§ **PROBLEM DETAILS**:
Would you pull out every line of the material that contains the string "setup"?

§ **RECORD EXCERPTS**:
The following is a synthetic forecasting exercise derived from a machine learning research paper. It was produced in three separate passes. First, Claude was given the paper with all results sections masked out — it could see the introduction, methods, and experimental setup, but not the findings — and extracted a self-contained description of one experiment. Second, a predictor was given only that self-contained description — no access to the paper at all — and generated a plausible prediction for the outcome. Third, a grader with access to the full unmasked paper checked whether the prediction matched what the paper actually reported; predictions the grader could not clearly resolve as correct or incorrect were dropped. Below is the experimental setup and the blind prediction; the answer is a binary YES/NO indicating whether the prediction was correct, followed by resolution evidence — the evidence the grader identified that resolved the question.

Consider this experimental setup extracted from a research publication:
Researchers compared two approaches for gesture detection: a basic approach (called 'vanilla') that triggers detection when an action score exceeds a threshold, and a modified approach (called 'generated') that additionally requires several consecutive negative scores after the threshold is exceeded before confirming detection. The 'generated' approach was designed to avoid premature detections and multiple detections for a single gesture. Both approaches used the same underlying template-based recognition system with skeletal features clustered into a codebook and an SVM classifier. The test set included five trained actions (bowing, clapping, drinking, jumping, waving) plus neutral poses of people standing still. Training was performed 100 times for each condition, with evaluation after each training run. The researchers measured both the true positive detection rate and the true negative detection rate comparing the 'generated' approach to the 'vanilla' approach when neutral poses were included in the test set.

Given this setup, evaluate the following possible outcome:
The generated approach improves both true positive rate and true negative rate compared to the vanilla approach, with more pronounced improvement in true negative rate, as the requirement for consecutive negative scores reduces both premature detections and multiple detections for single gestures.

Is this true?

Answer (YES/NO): NO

§ **RESPONSE TO THIS EXERCISE**:
The following is a synthetic forecasting exercise derived from a machine learning research paper. It was produced in three separate passes. First, Claude was given the paper with all results sections masked out — it could see the introduction, methods, and experimental setup, but not the findings — and extracted a self-contained description of one experiment. Second, a predictor was given only that self-contained description — no access to the paper at all — and generated a plausible prediction for the outcome. Third, a grader with access to the full unmasked paper checked whether the prediction matched what the paper actually reported; predictions the grader could not clearly resolve as correct or incorrect were dropped. Below is the experimental setup and the blind prediction; the answer is a binary YES/NO indicating whether the prediction was correct, followed by resolution evidence — the evidence the grader identified that resolved the question.
Consider this experimental setup extracted from a research publication:
Given this setup, evaluate the following possible outcome:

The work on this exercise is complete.